Closed rykelly closed 9 years ago
My thought: not only do the files take up space, but writing them consumes both time and resources (bandwidth). Where possible, modelers and model2netcdf.* authors can consider configuring model runs to only write what will be needed and even adding an option to writing directly to netcdf.
Is there any role or plans for Brown Dog to play a role in the model2netcdf conversions?
I agree that everything would be more efficient if models just wrote out their output in the PEcAn standard, but there's no way to enforce that and realistically most teams won't do it (case in point, despite using ED2 and SIPNET for years, we've never rewritten their outputs to be in netCDF).
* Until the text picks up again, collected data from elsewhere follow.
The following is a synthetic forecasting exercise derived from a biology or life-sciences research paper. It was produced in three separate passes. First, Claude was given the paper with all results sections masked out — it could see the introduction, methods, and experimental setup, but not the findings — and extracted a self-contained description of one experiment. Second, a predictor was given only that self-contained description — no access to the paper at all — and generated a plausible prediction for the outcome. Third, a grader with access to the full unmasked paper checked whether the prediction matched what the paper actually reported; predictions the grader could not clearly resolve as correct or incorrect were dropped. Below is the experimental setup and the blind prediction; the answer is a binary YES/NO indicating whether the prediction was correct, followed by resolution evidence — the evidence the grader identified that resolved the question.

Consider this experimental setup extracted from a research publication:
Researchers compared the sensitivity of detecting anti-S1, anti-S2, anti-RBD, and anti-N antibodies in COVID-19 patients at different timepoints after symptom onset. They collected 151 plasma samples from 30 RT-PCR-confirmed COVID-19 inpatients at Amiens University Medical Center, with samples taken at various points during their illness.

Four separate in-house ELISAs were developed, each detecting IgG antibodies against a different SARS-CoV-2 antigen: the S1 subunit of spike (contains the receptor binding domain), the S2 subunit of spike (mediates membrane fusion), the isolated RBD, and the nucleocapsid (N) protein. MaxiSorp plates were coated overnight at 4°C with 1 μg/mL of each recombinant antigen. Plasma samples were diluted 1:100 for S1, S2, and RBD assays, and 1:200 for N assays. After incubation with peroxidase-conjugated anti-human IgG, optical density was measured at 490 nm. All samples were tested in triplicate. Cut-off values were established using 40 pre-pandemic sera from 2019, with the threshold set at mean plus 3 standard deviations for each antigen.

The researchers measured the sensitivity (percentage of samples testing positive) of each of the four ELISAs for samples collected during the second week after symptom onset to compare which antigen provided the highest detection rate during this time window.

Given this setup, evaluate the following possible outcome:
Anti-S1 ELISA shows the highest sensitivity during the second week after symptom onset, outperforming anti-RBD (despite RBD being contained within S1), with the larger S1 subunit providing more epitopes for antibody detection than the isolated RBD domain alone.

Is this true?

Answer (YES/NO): NO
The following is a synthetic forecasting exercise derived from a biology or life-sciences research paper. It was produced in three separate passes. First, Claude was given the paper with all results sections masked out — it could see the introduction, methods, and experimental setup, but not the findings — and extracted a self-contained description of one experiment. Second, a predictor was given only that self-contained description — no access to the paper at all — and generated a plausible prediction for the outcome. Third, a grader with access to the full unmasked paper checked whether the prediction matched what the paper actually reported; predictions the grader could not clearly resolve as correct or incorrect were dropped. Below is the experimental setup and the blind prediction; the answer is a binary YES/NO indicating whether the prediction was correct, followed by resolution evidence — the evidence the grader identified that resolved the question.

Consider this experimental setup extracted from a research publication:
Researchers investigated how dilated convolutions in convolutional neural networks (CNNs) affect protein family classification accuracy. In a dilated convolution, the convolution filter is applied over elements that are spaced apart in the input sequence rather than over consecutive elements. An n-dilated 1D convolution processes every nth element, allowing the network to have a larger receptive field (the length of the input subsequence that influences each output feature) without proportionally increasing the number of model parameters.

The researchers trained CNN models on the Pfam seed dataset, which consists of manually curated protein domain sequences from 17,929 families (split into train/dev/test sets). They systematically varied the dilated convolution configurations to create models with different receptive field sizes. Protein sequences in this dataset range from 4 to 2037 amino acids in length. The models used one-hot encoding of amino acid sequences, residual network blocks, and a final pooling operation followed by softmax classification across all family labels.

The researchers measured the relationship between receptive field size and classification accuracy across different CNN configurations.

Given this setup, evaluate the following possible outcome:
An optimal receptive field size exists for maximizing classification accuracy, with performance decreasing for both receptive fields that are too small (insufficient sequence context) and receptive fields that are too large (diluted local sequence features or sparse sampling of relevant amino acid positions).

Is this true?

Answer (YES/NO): NO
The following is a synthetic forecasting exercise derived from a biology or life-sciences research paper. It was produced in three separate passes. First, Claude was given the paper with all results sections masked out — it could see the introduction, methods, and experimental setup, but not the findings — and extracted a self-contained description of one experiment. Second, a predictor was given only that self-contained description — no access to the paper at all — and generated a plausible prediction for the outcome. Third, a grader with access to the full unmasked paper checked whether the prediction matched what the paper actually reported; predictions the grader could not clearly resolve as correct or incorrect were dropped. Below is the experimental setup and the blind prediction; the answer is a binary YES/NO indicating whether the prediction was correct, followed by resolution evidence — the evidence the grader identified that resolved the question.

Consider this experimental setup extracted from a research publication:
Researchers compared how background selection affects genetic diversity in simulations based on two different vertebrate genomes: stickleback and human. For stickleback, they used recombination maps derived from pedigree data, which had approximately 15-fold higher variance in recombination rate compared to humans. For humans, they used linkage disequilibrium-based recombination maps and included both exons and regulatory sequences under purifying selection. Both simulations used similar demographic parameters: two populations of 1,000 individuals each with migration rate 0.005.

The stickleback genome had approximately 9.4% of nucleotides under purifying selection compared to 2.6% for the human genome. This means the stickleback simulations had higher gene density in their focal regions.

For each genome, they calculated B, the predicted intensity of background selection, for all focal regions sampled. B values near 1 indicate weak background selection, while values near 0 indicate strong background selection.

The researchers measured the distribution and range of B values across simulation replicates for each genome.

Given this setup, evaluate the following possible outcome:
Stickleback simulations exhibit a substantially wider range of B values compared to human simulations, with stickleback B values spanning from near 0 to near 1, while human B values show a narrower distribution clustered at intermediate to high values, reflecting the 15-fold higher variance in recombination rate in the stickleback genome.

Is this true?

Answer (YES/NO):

What I told Ryan in discussing this with him is that the simplest way to do this was to just build deleting the original model output into the job.sh script. That said, I think that behavior should be up to the user who implements each model package, not a required behavior. For a model like SIPNET, where the output is simple and similar to the netCDF in content, there's really no information loss in deleting the original, but that's not true for ED2 where there's a ton of site, patch, and cohort level information that's lost if you delete the hdf5 files and only retain the PEcAn netCDF.
Right now there are no plans to use Brown Dog in model2netcdf since it's not a required function anymore. That said, there's nothing keeping individual modeling teams from using Brown Dog if they want to, though it would just exacerbate the bandwidth problem.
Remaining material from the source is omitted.